Need help with Scripting App: Bulk field copying in large Airtable dataset

I’m stuck with a scripting task in Airtable. I want to copy data from one field to another in the same table. The catch is, I’ve got over 10,000 records to deal with!

I tried using the Scripting App to do this in batches of 50, but something’s not right. Here’s what I’ve come up with:

const dataSheet = base.getTable('Customers');
const mainView = dataSheet.getView('Default view');
const queryResult = await mainView.selectRecordsAsync();
const allData = queryResult.records;

processBulkData(allData);

async function processBulkData(data) {
  let index = 0;
  while (index < data.length) {
    const chunk = data.slice(index, index + 50);
    for (let item of chunk) {
      let originalInfo = item.getCellValue('CustomerName');
      await dataSheet.updateRecordAsync(item, { 'CustomerCode': originalInfo });
    }
    index += 50;
  }
}

The problem is, it only copies the first record. If I take out the ‘await’, it manages to copy about 15 records before stopping. Any ideas what I’m doing wrong? Help would be much appreciated!

hey sofiag, i’ve run into similar issues before. try using the bulkUpdateRecordsAsync method instead. it’s way faster for large datasets. something like:

let updates = chunk.map(item => ({
  id: item.id,
  fields: {'CustomerCode': item.getCellValue('CustomerName')}
}));
await dataSheet.bulkUpdateRecordsAsync(updates);

this should handle your 10k records no prob. lmk if it works!

I’ve dealt with similar large-scale data operations in Airtable before. Your approach is close, but there’s a more efficient method. Instead of updating records one by one, you can use the bulkUpdateRecordsAsync function. This drastically reduces API calls and speeds up the process.

Here’s a tweaked version of your script that should work better:

const dataSheet = base.getTable('Customers');
const mainView = dataSheet.getView('Default view');
const queryResult = await mainView.selectRecordsAsync();
const allData = queryResult.records;

async function processBulkData(data) {
  for (let i = 0; i < data.length; i += 50) {
    const chunk = data.slice(i, i + 50);
    const updates = chunk.map(record => ({
      id: record.id,
      fields: { 'CustomerCode': record.getCellValue('CustomerName') }
    }));
    await dataSheet.bulkUpdateRecordsAsync(updates);
  }
}

await processBulkData(allData);

This should handle your 10,000 records much more efficiently. The key difference is using bulkUpdateRecordsAsync to update multiple records in one go, rather than updating them individually. Give it a try and let us know how it goes.

I’ve encountered similar challenges with large datasets in Airtable. Your approach is on the right track, but there’s a more efficient method. Instead of updating records individually, use the bulkUpdateRecordsAsync function. This significantly reduces API calls and improves performance.

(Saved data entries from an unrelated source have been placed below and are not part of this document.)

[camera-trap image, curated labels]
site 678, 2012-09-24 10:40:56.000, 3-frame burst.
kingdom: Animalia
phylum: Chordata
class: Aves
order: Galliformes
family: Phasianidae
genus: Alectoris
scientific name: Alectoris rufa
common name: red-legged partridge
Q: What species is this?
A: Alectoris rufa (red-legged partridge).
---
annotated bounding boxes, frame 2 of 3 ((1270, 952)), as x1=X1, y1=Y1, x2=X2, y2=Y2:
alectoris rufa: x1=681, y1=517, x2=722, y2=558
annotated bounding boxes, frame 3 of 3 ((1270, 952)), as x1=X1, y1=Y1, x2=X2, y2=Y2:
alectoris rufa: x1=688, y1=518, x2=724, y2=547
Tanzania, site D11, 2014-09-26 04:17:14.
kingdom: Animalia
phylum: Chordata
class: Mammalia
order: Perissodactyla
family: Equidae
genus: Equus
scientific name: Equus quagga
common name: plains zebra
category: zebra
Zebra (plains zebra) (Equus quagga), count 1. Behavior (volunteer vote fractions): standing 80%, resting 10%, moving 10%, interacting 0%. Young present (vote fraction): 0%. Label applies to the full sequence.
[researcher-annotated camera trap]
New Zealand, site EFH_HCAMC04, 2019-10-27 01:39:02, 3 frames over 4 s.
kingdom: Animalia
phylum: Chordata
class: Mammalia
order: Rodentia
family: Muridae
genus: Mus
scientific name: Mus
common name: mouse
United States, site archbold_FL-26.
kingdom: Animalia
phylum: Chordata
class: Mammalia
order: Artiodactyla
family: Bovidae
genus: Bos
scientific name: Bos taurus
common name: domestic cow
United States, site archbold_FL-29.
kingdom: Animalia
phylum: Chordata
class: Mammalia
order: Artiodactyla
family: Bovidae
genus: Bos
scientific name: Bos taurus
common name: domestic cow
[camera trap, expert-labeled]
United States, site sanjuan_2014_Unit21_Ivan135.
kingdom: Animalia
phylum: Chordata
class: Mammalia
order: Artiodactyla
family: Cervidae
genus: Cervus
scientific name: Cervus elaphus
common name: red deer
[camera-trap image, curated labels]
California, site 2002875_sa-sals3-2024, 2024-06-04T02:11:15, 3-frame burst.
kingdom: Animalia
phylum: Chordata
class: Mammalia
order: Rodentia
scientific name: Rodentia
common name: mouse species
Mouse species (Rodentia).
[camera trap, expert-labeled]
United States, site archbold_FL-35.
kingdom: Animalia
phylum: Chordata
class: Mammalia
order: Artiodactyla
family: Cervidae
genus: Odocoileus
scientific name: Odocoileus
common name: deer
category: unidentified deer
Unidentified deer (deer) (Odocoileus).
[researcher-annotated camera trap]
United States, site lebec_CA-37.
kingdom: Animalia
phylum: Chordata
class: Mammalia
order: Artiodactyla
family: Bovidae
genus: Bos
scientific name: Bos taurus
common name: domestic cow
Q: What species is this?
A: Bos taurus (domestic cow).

Here’s a modified version of your script that should work:

const dataSheet = base.getTable('Customers');
const mainView = dataSheet.getView('Default view');
const queryResult = await mainView.selectRecordsAsync();
const allData = queryResult.records;

async function processBulkData(data) {
  for (let i = 0; i < data.length; i += 50) {
    const chunk = data.slice(i, i + 50);
    const updates = chunk.map(record => ({
      id: record.id,
      fields: { 'CustomerCode': record.getCellValue('CustomerName') }
    }));
    await dataSheet.bulkUpdateRecordsAsync(updates);
  }
}

await processBulkData(allData);

This should handle your 10,000 records efficiently. Let me know if you need any clarification.